Summary of the invention
The objective of the invention is to propose a kind of preparation method of noumenal modification polymethyl methacrylate micro flow control chip, the charge on regulation and control polymethylmethacrylate surface is controlled electroosmotic flow and is improved chip performance from the molecular level of chip material.
The noumenal modification polymethyl methacrylate micro flow control chip preparation method that the present invention proposes, be that methyl methacrylate is mixed with dressing agent (as methacrylic acid or to vinylpyridine etc.), then thermal initiator azoisobutyronitrile and light trigger styrax are dissolved in this mixed solution, heating is 15-20 minute in 80-90 ℃ of water-bath, makes monomer solution pre-polymerization (becoming glycerine shape clear solution); Above-mentioned pre-gathering solutions is injected by containing micro-fluidic chip protrusion microstructure silicon chip formpiston and two chip moulds that thin glass plate constitutes, shone pre-gathering solutions 30-60 minute with ultraviolet light by the mould glass, cause bulk polymerization, make the micro-fluidic chip substrate.
The advantage that the present invention utilizes bulk polymerization to make, functional dressing agent (as methacrylic acid or to vinylpyridine etc.) is introduced the main chain of polymethylmethacrylate, charge to the polymethylmethacrylate surface is regulated and control, from the molecular level of chip material control electroosmotic flow, separate, improve chip performance and widen the purposes of chip thereby improve.

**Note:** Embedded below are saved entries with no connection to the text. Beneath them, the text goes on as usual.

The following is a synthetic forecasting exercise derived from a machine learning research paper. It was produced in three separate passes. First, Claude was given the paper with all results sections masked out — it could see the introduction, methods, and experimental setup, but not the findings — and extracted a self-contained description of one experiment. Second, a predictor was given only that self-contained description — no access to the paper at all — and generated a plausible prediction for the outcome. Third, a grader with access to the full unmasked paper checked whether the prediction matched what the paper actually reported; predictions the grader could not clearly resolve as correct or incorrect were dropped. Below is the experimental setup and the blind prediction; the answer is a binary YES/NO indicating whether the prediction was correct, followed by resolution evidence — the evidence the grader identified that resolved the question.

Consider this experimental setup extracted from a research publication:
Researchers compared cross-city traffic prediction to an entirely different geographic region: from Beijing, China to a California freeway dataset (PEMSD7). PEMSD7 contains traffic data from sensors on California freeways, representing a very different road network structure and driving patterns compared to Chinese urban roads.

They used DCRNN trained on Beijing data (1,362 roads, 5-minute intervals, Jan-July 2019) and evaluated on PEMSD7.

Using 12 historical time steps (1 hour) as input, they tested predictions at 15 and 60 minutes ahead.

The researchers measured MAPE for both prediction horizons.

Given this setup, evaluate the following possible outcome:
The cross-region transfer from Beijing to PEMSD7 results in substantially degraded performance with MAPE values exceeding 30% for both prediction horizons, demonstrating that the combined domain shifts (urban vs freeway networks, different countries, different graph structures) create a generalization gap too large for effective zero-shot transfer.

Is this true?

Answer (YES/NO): NO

Among the present invention, adopt computer aided design software design microfluidic chip structure, typical design as shown in Figure 1.Constitute by single right-angled intersection microchannel and solution connection holes, adopt high resolving power (as 3600dpi) laser photocomposing system on transparent membrane, to make the mask negative film, microchannel width on the mask is 40-100 μ m, solution connection holes diameter 1-3mm, wherein separate microchannel 2 and sample intake passage 7 and solution hole 1,4,5 and 6 (Fig. 1) for transparent, remainder is a black.The erect image of design drawing is seen Fig. 1.In silicon chip (p type through oxidation processes, thick 500 μ m, 4 inches of diameters, crystal orientation<100 〉, surface silica dioxide oxidation bed thickness 100nm) applies one deck negative photoresist (as the SU-8 photoresist) by the spin-coating technology, cover mask (the chip capillary microfluxion that contains design) then, after ultraviolet exposure and baking processing, with supporting developer immersion treatment, flush away is not exposed the photoresist layer of part (kapillary and solution hole beyond zone) in acetone and isopropyl alcohol respectively, toast in baking oven then, the photoresist sclerosis that capillary channel and solution connection holes are partly exposed is in rare HF-NH
4F solution etching off silicon chip surface is not exposed the SiO of part
2Layer, then in 50-70 ℃ with about 1 hour of the exposed silicon chip of 40%KOH aqueous solution (containing 5% isopropyl alcohol) etching, promptly making silicon chip formpiston 12,10 be the chip size cavity, 11 is open slot, 13 microchannels for silicon male mold surfaces protrusion.Silicon chip one side and two blocks of sheet glass 8 and 8 that microchannel will be arranged, clamping a middle hollow out is the aluminium sheet 9 (about 2mm is thick) of the rectangle of chip size, constitutes chip mould 14 (Fig. 2).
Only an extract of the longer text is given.